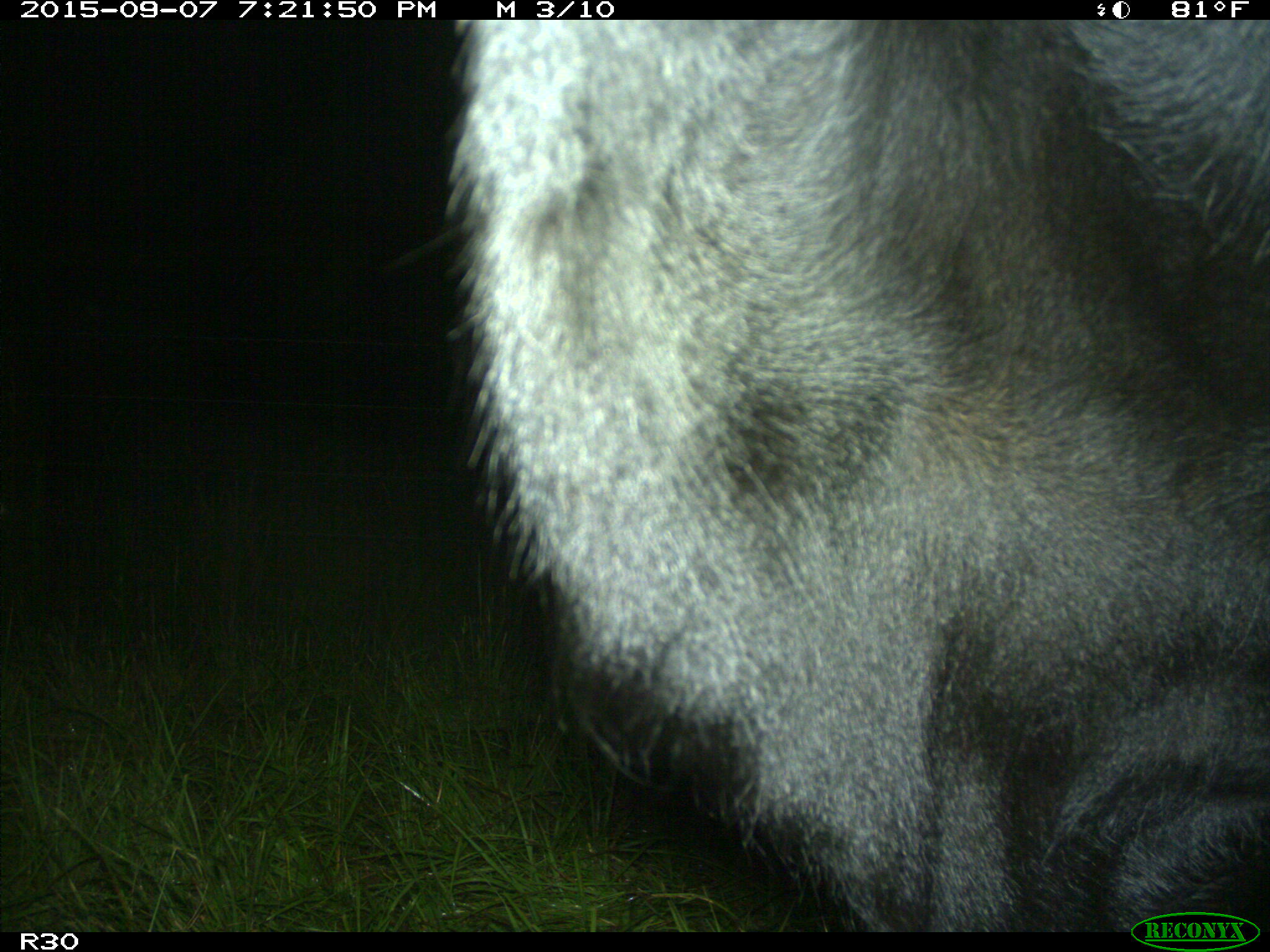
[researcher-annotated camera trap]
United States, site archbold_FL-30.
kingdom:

---

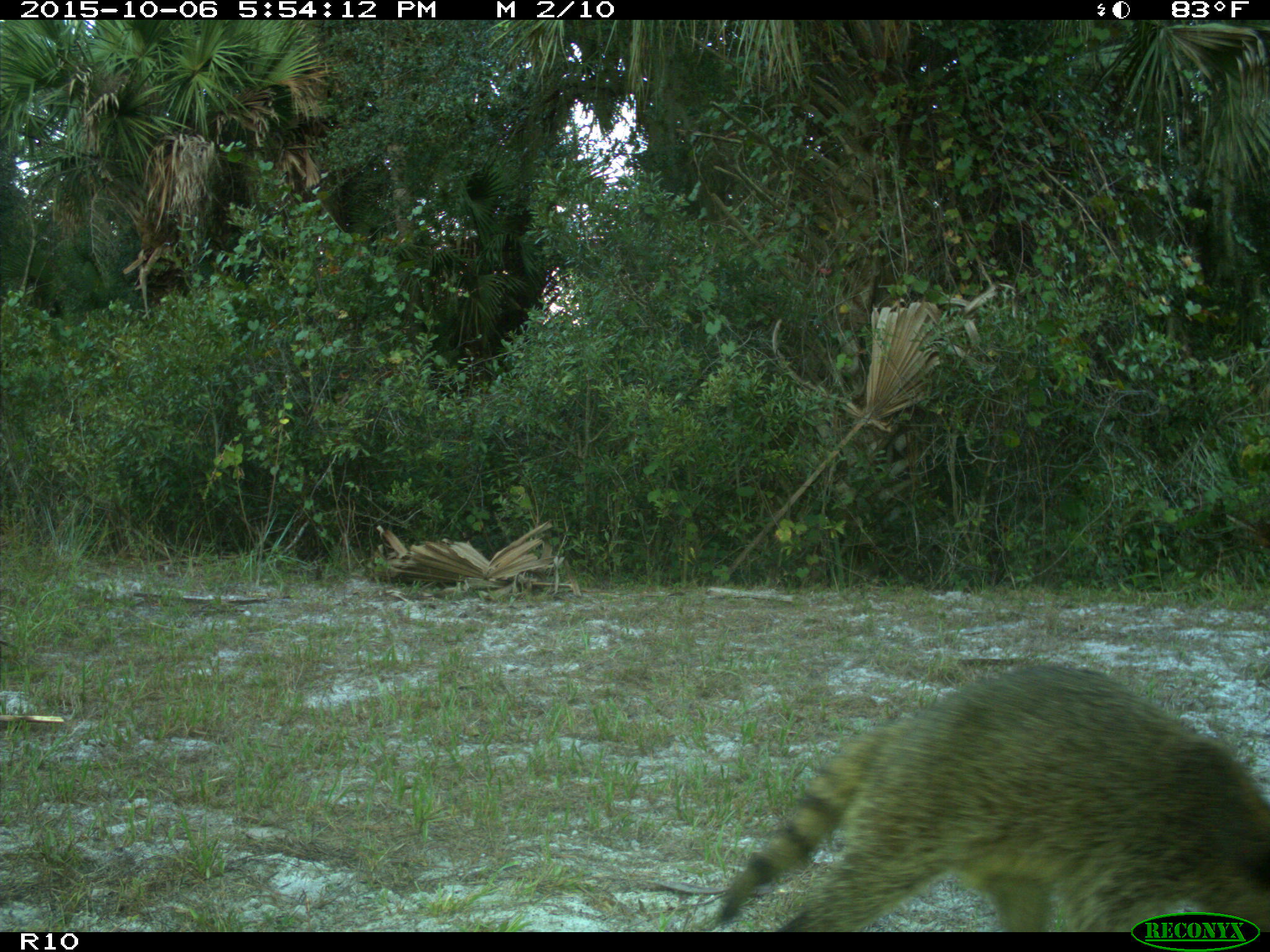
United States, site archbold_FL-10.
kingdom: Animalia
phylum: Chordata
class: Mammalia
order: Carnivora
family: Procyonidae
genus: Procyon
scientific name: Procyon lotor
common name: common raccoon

_Exercise prompt_. Select every line in the records above that contains the word "United".

_Solution to this problem_.
United States, site archbold_FL-30.
United States, site archbold_FL-10.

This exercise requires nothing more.